#### [Work order]
Print the listing below again, exactly. Skip the pictures.

Data Start Marker

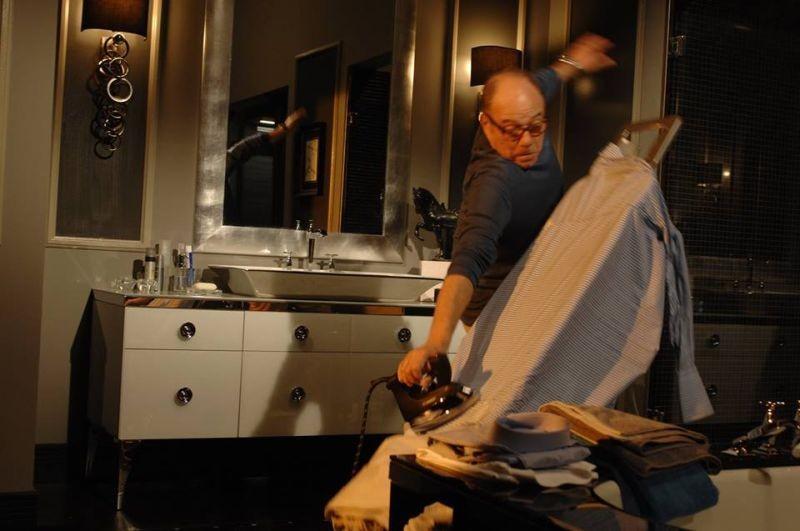 Sotto una buona stella: Carlo Verdone tenta di stirare una camicia in una scena del film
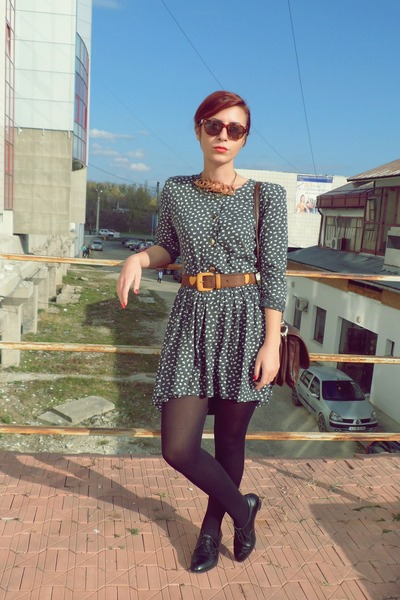 patterned vintage dress - leather shoes - faux leather bag - sunglasses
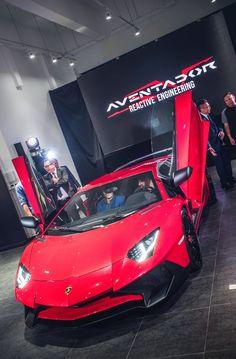 Lamborghini Aventador SV Lamborghini Veneno, Lamborghini Diablo, Fancy Watches, High End Cars, Continental, Gt Cars, Ferrari Car, Sweet Cars, Amazing Cars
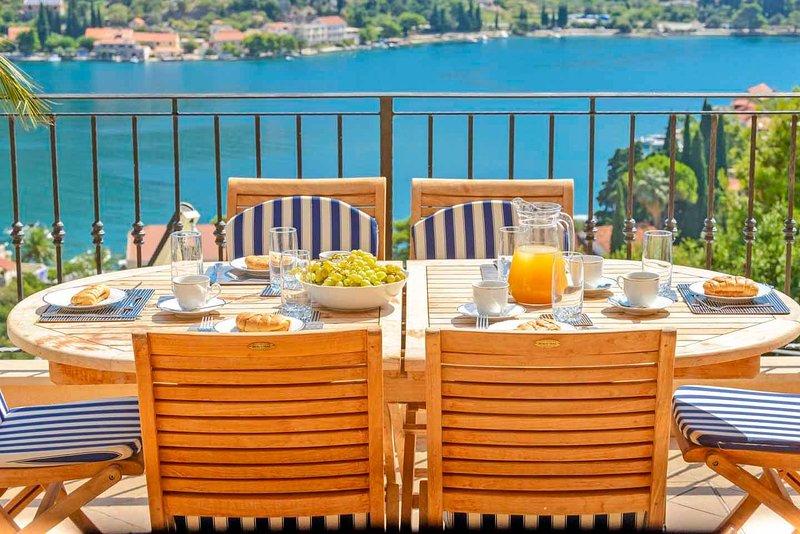 comedor al aire libre con vistas al mar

Data End Marker

#### [Solved exercise]
 Sotto una buona stella: Carlo Verdone tenta di stirare una camicia in una scena del film
 patterned vintage dress - leather shoes - faux leather bag - sunglasses
 Lamborghini Aventador SV Lamborghini Veneno, Lamborghini Diablo, Fancy Watches, High End Cars, Continental, Gt Cars, Ferrari Car, Sweet Cars, Amazing Cars
 comedor al aire libre con vistas al mar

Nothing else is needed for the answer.